An underlying genetic disorder is suggested for those cases myelodysplastic syndrome or acute leukemia that seem to have been caused by environmental toxins or exposure to cytotoxic drugs. The term “molecular epidemiology” was coined by Perera and Weinstein in 1982. It is defined as “the science that deals with the contribution of potential genetic and environmental risk factors identified at the molecular and biochemical level, to the etiology, distribution and control of disease in groups of relatives and in populations”. Polymorphisms of genes coding for proteins involved in DNA repair, DNA synthesis and drug and toxin metabolism have all been implicated in the causation of primary MDS and treatment-related MDS/AML.

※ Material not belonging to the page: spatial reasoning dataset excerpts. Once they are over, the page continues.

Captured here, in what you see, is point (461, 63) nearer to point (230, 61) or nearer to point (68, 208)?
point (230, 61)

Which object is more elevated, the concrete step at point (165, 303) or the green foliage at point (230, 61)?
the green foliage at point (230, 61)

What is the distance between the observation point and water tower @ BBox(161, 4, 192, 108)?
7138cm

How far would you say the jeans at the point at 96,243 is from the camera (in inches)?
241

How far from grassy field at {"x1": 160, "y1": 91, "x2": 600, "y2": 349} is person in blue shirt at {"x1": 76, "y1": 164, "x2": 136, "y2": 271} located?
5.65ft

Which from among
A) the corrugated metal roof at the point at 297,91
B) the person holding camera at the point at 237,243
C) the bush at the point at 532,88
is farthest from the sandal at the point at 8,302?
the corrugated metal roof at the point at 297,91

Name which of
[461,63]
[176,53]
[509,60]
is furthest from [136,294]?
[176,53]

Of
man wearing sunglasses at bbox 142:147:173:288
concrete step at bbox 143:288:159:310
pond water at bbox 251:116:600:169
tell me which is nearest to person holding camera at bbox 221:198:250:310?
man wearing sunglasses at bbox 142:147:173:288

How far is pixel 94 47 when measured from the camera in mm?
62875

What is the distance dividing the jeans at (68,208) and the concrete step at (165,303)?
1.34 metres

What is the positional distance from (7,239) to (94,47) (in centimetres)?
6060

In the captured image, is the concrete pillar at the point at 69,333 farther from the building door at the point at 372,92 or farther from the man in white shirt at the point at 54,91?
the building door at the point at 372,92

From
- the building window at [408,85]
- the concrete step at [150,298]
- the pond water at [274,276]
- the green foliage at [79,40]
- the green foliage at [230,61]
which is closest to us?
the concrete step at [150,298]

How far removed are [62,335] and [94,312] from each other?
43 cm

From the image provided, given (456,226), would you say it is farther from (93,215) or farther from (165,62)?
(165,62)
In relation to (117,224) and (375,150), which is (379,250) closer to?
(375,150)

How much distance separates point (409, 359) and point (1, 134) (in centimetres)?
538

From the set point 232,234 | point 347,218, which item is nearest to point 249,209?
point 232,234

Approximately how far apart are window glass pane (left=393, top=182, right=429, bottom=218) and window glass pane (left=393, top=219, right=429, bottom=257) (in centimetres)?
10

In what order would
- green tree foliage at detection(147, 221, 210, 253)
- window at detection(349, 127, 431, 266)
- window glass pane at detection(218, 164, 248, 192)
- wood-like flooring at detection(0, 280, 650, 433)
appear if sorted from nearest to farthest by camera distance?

Although decline in nucleotide excision repair, telomere maintenance and non-homologous end-joining leading to diminished stem cell functional capacity is a natural consequence of ageing It has been recently demonstrated that some patients with MDS have an inactivating Ser327Cys polymorphism in the gene coding for 8-oxoG DNA glycosylase (hOGG1), a key component of the base excision repair pathway. Other genetic polymorphisms that increase susceptibility to these diseases include the G/C variant at position 135 in the 5’ untranslated region of the RAD51 gene and the Thr241Met variant of the XRCC3 gene. Both genes are involved in DNA repair. These are but the latest examples of a huge area of research. Over 520 different amino acid substitution variants have been identified in the systematic screening of 91 human DNA repair genes for sequence variation. At least a third of these are classed as possibly or probably damaging.
The methylene tetrahydrofolate reductase (MTHFR) enzyme directs tetrahydrofolate towards methionine synthesis and away from dUMP synthesis, which is required for DNA synthesis and repair. Two MTHFR polymorphisms, C677T and A1298C, are associated with reduced enzyme activity. In a recent publication, both have been associated with the development of treatment-related MDS/AML.
Metabolism of cytotoxic drugs and potentially carcinogenic compounds is two-stage process. In phase I the substance is converted to its maximally mutagenic metabolite by cytochrome P450 enzymes. These enzymes are encoded by polymorphic genes. For example, the most abundant component of the cytochrome P450 system in human liver is CYP3A, which metabolizes etoposide, teniposide, cyclophosphamide, ifosphamide and the vinca alkyloids. A variant in the 5’ promoter region of the gene (CYP3A-V) diminishes production of the epipodophylotoxin catechol metabolite, which is a precursor of the DNA-damaging quinine. This variant is much less likely to be present in patients with treatment-related MDS/AML.
The phase I hepatic enzyme CYP2E1 metabolizes benzene to benzene oxide which spontaneously forms phenol and the same enzyme further metabolizes this to hydroquinone, a potent genotoxin. Detoxification of hydroquinone requires a phase II enzyme, nicotinamide adenine dinucleotide (P)H:quinine oxidoreductase (NQO1). Defects in the NQO1 pathway lead to accelerated telomere shortening and clonal hematopoiesis. The NQO1 polymorphism at codon 187 was studied by Naoe and his colleagues. The homozygous Ser/Ser genotype was significantly more common in treatment-related MDS/AML than in de novo AML or healthy individuals.
Anemic episodes preceding the development of acute leukemia after exposure to ionizing radiation were reported anecdotally in the early literature. Survivors of the atom bomb attacks in Japan exhibited features in their blood that would be today termed as MDS. It is now well established that secondary MDS occurs following bone marrow injury by alkylating agents and ionizing radiation. It is important to recognize that treatment with other cytotoxic and immunosuppressive agents may also lead to the development of MDS. The effect of the topoisomerase II inhibitors such as the epipodophyllotoxins and the anthracyclines and mitoxantrone in generating chromosomal translocations, particularly affecting the MLL gene at chromosomal band 11q23, are well known. Less familiar is the effect of antimetabolites such as 5-fluorouracil, azathioprine and fludarabine. Furthermore, the use of G-CSF for neutropenic support or to generate autologous stem cells for peripheral blood harvest has been implicated in the causation of secondary MDS.
The molecular epidemiology of MDS is extremely complex and we little understand how silent polymorphisms interact with unknown genotoxins to produce the disease. In the next decade we must expect that greater unraveling of this conundrum will lead us to both prevention and therapy.